Exercise objective :: Your task is to repeat the records exactly from the line containing "Is the blue" onward, through the final line.

Entries supplied ::
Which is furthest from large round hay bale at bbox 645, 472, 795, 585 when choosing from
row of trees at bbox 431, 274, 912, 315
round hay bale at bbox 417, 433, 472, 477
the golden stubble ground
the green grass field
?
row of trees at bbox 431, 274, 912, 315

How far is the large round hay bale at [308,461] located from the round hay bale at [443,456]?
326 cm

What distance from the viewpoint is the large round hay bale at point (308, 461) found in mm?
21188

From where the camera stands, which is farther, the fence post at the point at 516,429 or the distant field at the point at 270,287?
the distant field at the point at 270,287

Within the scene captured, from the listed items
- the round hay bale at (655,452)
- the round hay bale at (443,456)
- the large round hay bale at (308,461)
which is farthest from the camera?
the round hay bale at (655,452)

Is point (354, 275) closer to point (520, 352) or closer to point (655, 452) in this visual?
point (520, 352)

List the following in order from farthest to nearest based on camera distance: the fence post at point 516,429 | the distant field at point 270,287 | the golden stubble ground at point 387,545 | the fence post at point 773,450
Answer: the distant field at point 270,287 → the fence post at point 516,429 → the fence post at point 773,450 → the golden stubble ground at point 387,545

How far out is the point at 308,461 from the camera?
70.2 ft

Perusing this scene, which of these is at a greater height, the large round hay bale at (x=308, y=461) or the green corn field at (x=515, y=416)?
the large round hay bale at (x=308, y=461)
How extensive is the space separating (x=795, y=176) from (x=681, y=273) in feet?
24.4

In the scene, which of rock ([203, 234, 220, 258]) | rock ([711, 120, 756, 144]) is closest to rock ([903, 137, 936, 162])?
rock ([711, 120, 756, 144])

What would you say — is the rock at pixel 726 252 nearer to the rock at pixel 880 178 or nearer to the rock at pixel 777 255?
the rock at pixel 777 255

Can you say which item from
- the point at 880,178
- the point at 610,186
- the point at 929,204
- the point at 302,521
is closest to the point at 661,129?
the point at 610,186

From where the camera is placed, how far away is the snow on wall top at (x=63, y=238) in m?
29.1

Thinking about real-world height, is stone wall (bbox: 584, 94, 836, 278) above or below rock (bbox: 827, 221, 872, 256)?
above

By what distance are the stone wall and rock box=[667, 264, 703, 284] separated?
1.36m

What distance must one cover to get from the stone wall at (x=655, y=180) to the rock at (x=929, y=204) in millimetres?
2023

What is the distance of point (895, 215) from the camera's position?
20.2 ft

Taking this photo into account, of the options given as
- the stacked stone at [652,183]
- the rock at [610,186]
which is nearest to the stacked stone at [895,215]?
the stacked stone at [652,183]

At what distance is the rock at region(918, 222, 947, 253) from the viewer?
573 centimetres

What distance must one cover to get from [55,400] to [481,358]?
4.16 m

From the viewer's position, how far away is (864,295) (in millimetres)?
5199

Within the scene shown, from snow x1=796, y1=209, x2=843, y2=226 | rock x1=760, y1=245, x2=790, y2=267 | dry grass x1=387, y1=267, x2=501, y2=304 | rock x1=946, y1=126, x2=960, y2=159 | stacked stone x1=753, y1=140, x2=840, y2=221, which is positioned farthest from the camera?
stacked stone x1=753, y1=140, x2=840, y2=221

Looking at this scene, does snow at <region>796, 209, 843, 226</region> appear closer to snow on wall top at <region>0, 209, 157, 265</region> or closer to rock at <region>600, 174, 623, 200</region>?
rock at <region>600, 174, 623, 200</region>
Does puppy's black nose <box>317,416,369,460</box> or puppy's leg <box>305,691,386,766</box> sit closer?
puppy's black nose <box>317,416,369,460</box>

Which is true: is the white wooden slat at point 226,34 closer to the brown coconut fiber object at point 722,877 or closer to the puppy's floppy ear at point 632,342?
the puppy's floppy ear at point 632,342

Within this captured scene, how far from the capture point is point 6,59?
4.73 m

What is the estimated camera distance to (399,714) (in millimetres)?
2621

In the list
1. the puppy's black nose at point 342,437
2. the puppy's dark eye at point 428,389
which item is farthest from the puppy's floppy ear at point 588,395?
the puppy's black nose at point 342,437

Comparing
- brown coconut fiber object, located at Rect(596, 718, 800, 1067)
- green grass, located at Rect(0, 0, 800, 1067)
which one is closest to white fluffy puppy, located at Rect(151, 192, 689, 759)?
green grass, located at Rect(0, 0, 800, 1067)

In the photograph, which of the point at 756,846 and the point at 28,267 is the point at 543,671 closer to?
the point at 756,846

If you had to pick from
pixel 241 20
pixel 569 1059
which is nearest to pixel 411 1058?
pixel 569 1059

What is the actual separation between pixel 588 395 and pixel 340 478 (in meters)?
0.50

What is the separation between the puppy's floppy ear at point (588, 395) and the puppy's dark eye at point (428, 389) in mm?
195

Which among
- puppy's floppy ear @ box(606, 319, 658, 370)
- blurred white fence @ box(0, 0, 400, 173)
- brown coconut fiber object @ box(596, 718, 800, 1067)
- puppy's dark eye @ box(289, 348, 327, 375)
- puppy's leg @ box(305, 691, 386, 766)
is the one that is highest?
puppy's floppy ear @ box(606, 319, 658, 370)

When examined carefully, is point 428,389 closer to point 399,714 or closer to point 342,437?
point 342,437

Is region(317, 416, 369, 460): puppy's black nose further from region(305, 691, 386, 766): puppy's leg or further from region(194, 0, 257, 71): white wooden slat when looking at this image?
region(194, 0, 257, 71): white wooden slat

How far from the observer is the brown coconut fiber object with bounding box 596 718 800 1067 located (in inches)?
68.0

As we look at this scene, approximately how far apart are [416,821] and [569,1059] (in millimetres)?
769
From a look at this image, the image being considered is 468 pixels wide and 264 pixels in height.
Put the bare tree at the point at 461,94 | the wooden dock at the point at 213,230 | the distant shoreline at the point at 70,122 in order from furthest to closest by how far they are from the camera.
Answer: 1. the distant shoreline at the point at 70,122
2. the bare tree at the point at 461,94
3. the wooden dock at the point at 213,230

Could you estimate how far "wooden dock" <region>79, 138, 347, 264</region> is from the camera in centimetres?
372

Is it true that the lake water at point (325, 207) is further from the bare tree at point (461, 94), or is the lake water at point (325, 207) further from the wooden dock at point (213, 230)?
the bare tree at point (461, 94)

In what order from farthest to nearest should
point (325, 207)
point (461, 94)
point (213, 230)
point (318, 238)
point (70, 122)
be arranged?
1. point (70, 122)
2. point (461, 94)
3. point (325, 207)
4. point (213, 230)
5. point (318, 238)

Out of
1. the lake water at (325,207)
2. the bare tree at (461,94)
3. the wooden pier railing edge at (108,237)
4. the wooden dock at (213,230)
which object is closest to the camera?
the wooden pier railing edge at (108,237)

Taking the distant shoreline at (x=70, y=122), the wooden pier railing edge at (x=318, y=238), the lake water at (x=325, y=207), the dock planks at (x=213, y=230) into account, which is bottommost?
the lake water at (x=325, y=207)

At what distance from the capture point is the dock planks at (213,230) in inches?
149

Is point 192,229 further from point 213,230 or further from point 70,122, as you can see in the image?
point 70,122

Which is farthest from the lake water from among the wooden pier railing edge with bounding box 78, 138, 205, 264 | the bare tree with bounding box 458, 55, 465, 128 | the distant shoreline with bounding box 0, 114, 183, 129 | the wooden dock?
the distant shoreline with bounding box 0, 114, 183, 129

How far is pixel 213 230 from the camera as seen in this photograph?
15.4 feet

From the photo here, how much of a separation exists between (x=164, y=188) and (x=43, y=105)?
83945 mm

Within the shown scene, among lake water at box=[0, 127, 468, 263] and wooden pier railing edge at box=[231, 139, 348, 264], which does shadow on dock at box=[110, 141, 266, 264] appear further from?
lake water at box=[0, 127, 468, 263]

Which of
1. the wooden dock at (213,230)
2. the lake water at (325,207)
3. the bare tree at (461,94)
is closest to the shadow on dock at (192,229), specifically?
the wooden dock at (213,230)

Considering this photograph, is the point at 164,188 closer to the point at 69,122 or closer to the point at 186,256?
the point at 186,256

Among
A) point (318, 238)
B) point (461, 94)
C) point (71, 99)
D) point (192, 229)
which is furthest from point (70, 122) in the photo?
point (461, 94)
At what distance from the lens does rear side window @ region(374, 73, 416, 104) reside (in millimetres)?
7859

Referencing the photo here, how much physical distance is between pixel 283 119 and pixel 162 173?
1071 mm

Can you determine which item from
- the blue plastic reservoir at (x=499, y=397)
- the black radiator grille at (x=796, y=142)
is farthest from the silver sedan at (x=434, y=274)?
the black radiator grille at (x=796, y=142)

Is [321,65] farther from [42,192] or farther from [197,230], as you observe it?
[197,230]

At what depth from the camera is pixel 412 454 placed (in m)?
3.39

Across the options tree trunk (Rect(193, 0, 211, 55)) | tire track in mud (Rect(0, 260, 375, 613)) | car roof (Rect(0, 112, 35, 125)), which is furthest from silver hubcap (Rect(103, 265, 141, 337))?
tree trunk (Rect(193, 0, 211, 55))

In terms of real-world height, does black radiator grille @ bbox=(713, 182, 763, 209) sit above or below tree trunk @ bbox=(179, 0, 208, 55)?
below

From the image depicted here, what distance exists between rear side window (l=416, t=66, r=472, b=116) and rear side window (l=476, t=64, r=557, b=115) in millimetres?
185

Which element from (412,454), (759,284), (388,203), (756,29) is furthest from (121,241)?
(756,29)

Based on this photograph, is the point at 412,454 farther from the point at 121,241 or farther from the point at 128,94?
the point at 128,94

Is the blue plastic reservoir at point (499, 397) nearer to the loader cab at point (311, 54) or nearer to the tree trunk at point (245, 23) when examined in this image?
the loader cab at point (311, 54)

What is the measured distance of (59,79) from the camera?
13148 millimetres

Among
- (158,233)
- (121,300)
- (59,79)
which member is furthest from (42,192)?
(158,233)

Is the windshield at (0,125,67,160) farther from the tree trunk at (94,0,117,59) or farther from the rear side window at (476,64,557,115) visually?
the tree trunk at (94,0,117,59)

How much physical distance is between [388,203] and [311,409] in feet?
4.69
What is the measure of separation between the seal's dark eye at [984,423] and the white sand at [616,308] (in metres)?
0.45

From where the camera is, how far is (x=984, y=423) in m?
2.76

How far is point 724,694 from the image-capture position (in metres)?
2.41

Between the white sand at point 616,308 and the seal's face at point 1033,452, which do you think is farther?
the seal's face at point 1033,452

The completed task ::
Is the blue plastic reservoir at point (499, 397) nearer to the loader cab at point (311, 54) or nearer to the tree trunk at point (245, 23) when examined in this image?
the loader cab at point (311, 54)

What is the measured distance of (59,79) from the camera?
13148 millimetres

Among
- (158,233)
- (121,300)
- (59,79)
which member is furthest from (42,192)?
(158,233)

Is the windshield at (0,125,67,160) farther from the tree trunk at (94,0,117,59) or farther from the rear side window at (476,64,557,115) visually?
the tree trunk at (94,0,117,59)

How much physical distance is between [388,203] and [311,409] in feet?
4.69
What is the measure of separation between the seal's dark eye at [984,423] and the white sand at [616,308] (in metres)?
0.45

From where the camera is, how far is (x=984, y=423) in m?
2.76

How far is point 724,694 from the image-capture position (in metres)?
2.41

Between the white sand at point 616,308 and the seal's face at point 1033,452, which do you think is farther?
the seal's face at point 1033,452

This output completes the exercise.